2021 UT App 28 – THE UTAH COURT OF APPEALS
STATE OF UTAH, IN THE INTEREST OF C.Z., A PERSON UNDER EIGHTEEN YEARS OF AGE.
M.Z., Appellant,
v.
STATE OF UTAH, Appellee.

Opinion
No. 20200227-CA
Filed March 12, 2021

Third District Court, Salt Lake Department
The Honorable Mark W. May
No. 1156353

Colleen K. Coebergh, Attorney for Appellant
Sean D. Reyes, Carol L.C. Verdoia, and John M. Peterson, Attorneys for Appellee
Martha Pierce, Guardian ad Litem

JUDGE DIANA HAGEN authored this Opinion, in which JUDGE GREGORY K. ORME and SENIOR JUDGE KATE APPLEBY concurred.[1]

HAGEN, Judge:

¶1 M.Z. (the father) appeals the juvenile court’s termination of his parental rights to his son, C.Z. (the child). We conclude that the State proved by clear and convincing evidence that the father had not remedied the circumstances that led to the child’s removal and affirm the juvenile court’s termination of the father’s parental rights.

BACKGROUND

¶2        The child was born in May 2017.[2] In December 2017, C.Z.’s mother (the mother) was charged with aggravated assault and domestic violence in the presence of a child for stabbing the father in the chest in front of the child. At the time, the mother was already under juvenile court jurisdiction for criminal trespass and habitual truancy. The juvenile court issued a no-contact order between the mother and the father and ordered that the child be assessed as “at risk of removal” from the mother’s care.

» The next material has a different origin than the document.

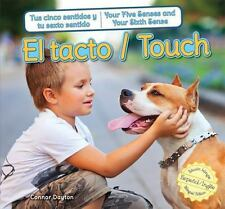 El tacto / Touch (Tus Cinco Sentidos Y Tu Sexto Sentido / Your Five Senses and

¶3        Throughout January and February 2018, the Division of Child and Family Services (DCFS) “worked with the family in devising a safety plan for the child to remain” in the home with the mother. DCFS reported that the mother had several “thinking errors,” including her beliefs that she did not need to abide by the no-contact order, did not need therapy, and that there was no harm in smoking marijuana while breastfeeding the child. DCFS also reported that the father and mother had smoked marijuana in the presence of the child on multiple occasions, including one instance where the father was caught smoking in the mother’s family’s house, resulting in the family’s eviction. At the end of February, the mother was ordered “to be held in the Salt Lake Valley Detention Center” for a brief period.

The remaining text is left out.